IBIZA | MARTA TORRES
Hay alguna flor y un par de pinturas submarinas. La posidonia se resiste todavía a huir de los cuadros de esta escocesa que llegó a Ibiza hace ya muchísimos años. Naranjas, rojos, blancos, amarillos. Los cielos que Teresa Wood ve cada día desde su casa son de todos los colores. «Cada día es diferente. No hay un cielo igual», comenta. Muchos de los cuadros que expone muestran lo que ve desde su casa. Es Vedrà, Formentera. Amaneceres, atardeceres, noches rotas por una hilera de luces y olas tan bravas y oscuras que parecen un cuadro abstracto. «No me gusta la pintura muy realista», señala.
Esta es la primera vez que Wood expone óleos. Hasta ahora utilizaba acrílico y acrílico mezclado con agua, materiales con los que llegó a pintar en un caballete anclado al fondo marino los cuadros de su anterior exposición en solitario.

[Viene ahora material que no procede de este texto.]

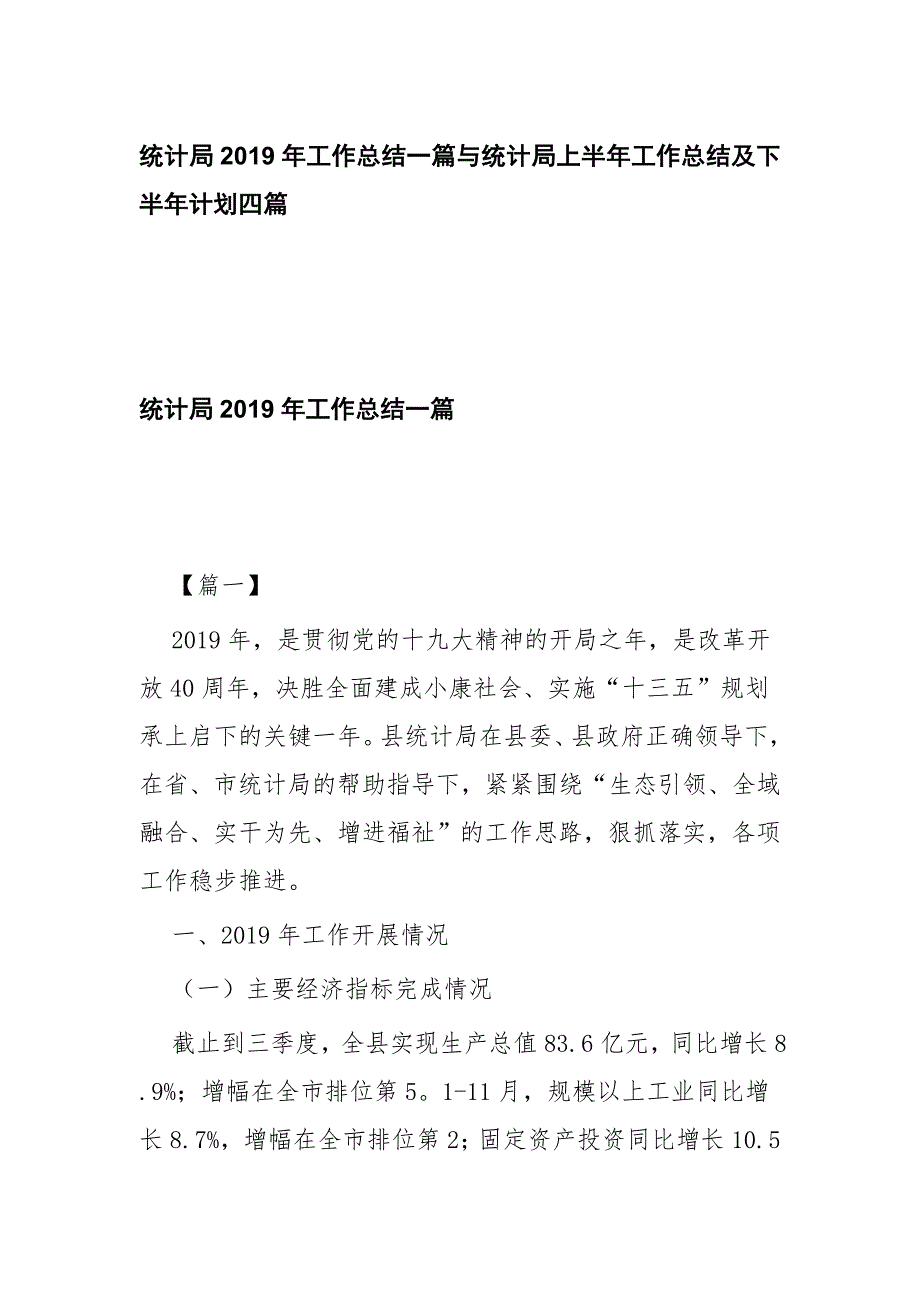 统计局 2019 年工作总结一篇与统计局上半年工作总结及下半年计划四篇

统计局 2019 年工作总结一篇

【篇一】

2019 年，是贯彻党的十九大精神的开局之年，是改革开放 40 周年，决胜全面建成小康社会、实施“十三五”规划承上启下的关键一年。县统计局在县委、县政府正确领导下，在省、市统计局的帮助指导下，紧紧围绕“生态引领、全域融合、实干为先、增进福祉”的工作思路，狠抓落实，各项工作稳步推进。

一、2019 年工作开展情况

（一）主要经济指标完成情况

截止到三季度，全县实现生产总值 83.6 亿元，同比增长 8.9%；增幅在全市排位第 5。1-11 月，规模以上工业同比增长 8.7%，增幅在全市排位第 2；固定资产投资同比增长 10.5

Es la primera vez que deja a un lado la acuarela, a pesar de que no viaja jamás sin su bloc y sus pinturas al agua. «Es lo más práctico cuando quieres pintar y no estás en casa. Yo siempre, de vacaciones, encuentro un momento para hacer algunos bocetos de lo que veo en los viajes», explica. Marruecos o Tailandia, donde vivió una temporada, han quedado reflejados en su bloc de acuarelas.
A Teresa Wood, que se reencontró con la pintura que había estudiado en Bellas Artes después de una década ganándose la vida como actriz, le gustan los cuadros grandes. Muy grandes. Tan grandes que es consciente de que no puede pintarlos. «No cabrían en mi estudio, que no es precisamente pequeño», reconoce riéndose.
Su pasión por el mar le viene desde que era una niña. «Nací en Escocia, y siempre crecí cerca del mar», detalla. Después de años pintando y décadas mirando el cielo asegura que ha llegado a la conclusión de que los mejores cielos son los de otoño y primavera y menea la cabeza al recordar las veces que, después de ver una puesta de sol increíble ha pensado que no valía la pena pintarla: «A veces son tan impresionantes, con unos colores tan especiales, que creo que si los pintara, la gente diría que es imposible. No se creería el cuadro».